I grew up in St. Louis, but have been part of the Houston art scene since the mid-90s. It’s been incredible to see the growth and cycles of the dance/performance scene in Houston. I’m excited about how many generations of makers are still active in the scene. Ten Tiny Dances is exciting because the limitations—five minutes and a tiny stage—create such rich possibilities and opportunity for experimentation. It’s also an incredible way for me to re-engage my creative side since I haven’t performed this century. I’m simultaneously excited and terrified. I’ve been thinking about the performance for a while, trying to define a focus for the piece. There is so much I can respond to and years of thinking I could try to investigate. But the parameters of the event are helping me edit, refine, and prioritize the point of departure and exploration. I also need to explore what I’m capable of now, what the years away from performing means to my body, my language, and my presence on stage. I’ve been doing some writing, filtering through music, and oiling up my sewing machine to play with different ideas. One great thing is that since the stage is so small, it’s easy to find rehearsal space.

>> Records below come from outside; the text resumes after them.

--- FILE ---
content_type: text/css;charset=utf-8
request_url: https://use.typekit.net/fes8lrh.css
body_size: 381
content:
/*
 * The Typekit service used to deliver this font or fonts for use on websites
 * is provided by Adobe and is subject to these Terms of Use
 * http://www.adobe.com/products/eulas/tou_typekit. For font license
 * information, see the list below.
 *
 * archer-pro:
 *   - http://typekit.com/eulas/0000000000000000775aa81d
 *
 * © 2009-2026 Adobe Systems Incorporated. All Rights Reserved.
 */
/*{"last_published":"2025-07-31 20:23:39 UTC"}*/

I’m originally from the DC area where I was first exposed to dance by my mother who had a dance school. As a young teen I started to pursue a career in dance much more seriously so I went to multiple dance academies until I ended up here in Houston. I immediately fell in love with the Houston Ballet Company and school and was exposed to ideas and styles of dance that I had never encountered. Fifteen years later, I’m still working with the company. As someone who is relatively new to creating work I’m very curious to participate in projects that can help expand my idea of what dance can be. I’m interested to see how the limitations of space can be turned into possibilities and how it will influence me as I try to create a vocabulary or language that works for such an intimate setting. I tend to be a very music-driven artist, so I will first be listening and listening until I find something that inspires an idea. The music usually drives every decision that I make whether it’s the cast, the process, or the overall concept.